What is in this library

  • 70+ recipes spanning face oils, face packs, hair oils, body abhyanga oils, foot care, oral hygiene, and the complete daily routine.
  • 120+ ingredients with Sanskrit ↔ botanical mappings, rasa-panchaka, dosha effects, classical group memberships, and safety flags.
  • 30+ classical herb groups (Mahakashayas + Ganas) with constituent ingredients.
  • 30+ units of measure with parent-child relationships and modern equivalents.
  • 20+ concept entries providing the theoretical scaffolding to read any recipe correctly.
  • 9 primary sources with full bibliographic, structural, and licensing detail.
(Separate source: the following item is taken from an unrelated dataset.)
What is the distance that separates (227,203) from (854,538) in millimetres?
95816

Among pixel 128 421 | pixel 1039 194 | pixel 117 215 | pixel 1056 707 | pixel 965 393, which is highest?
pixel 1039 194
What is NOT in this library (and why)

The original manifest catalogued ~30 source texts. We have extracted from ~6 of those. The reasons:

  1. Sanskrit-only and Hindi-only sources (Sharangadhara Madhyama Khanda, Bhavaprakasha Nighantu, Sahasrayogam, Yogaratnakara) require vision-LLM re-OCR (Claude/GPT-4V/Gemini, page-by-page) because their bundled tesseract -l san OCR is unusable. This is a separate ~$200, ~2-week task not yet performed.
  2. Copyright-restricted modern translations (K.R. Srikantha Murthy’s Ashtanga Hridaya Vols 2-3; P.V. Sharma’s Charaka and Chakradatta) are excluded from the open corpus and would need licensed access.
  3. The Bhavaprakasha Nighantu Vargas (the herb encyclopedia) are the missing piece for full ingredient pharmacology. The rasa-panchaka data on each ingredient page in this formulary is currently sourced from secondary references (P.V. Sharma’s Dravyaguna-Vijnana, the Ayurvedic Pharmacopoeia of India). For commercial / regulatory use, each ingredient should be re-verified against the original Bhavaprakasha.

Confidence tiers

Every recipe is tagged with one of five confidence levels:

  • Tier S — Single classical source, verbatim ingredient list. Production-ready.
  • Tier A — Multiple source corroboration. Production-ready with minor cross-source variations.
  • Tier B — Single citation, less corroboration. Vaidya review recommended before scaling.
  • Modernised — A classical recipe adapted for cosmetic-license compliance (e.g. Schedule-E ingredients replaced with cosmetic-acceptable substitutes). Not equivalent to the original.
  • Proposed — Plausible adaptation, not classically attested. Use only with explicit vaidya design and clinical trial.

Schedule E exclusions

India’s Drugs and Cosmetics Act Schedule E lists substances that require an Ayurvedic-drug manufacturing license, not a cosmetic license. Several classical formulations include these (lead, mercury, arsenic, antimony compounds; copper sulphate; some bhasmas).

Where a classical recipe contains a Schedule-E ingredient, we have:

  1. Preserved the verbatim original ingredient list
  2. Marked the Schedule-E ingredients with 🚫
  3. Provided a cosmetic-license-compliant adaptation alongside

The cosmetic adaptation is structurally similar but is not equivalent to the classical recipe and should be marketed transparently.

Vaidya review

Per the manifest README, vaidya verification is non-negotiable before clinical or commercial use. Every recipe in this formulary is marked vaidya_review_required: true by default. A vaidya is needed for:

  • Botanical-identity confirmation (especially for ⚠️-flagged Sanskrit names)
  • Final dose calibration for the patient population
  • Substitution validation (e.g. when commercially-extinct Astavarga herbs are replaced)
  • Safety-flag adjudication

How to use this formulary

If you are a researcher: each page cites its source down to verse number. Re-verify against the public-domain translations.

If you are a formulator: start with the Tier-S and Tier-A recipes. For each, source GACP-grade herbs from a single supplier; do small-batch pilots; verify stability over 6 months before scaling.

If you are a content creator / marketer: every recipe has its source text and verse. Citations on product pages should be specific (e.g. “per Sushruta Samhita, Chikitsa Sthana, Chapter 25, verse 20”) — vague claims like “from the ancient Ayurvedic texts” are weaker.

If you are a vaidya: this is a research starting point, not a production document. Each recipe lists ⚠️ flags you can resolve with your patient population.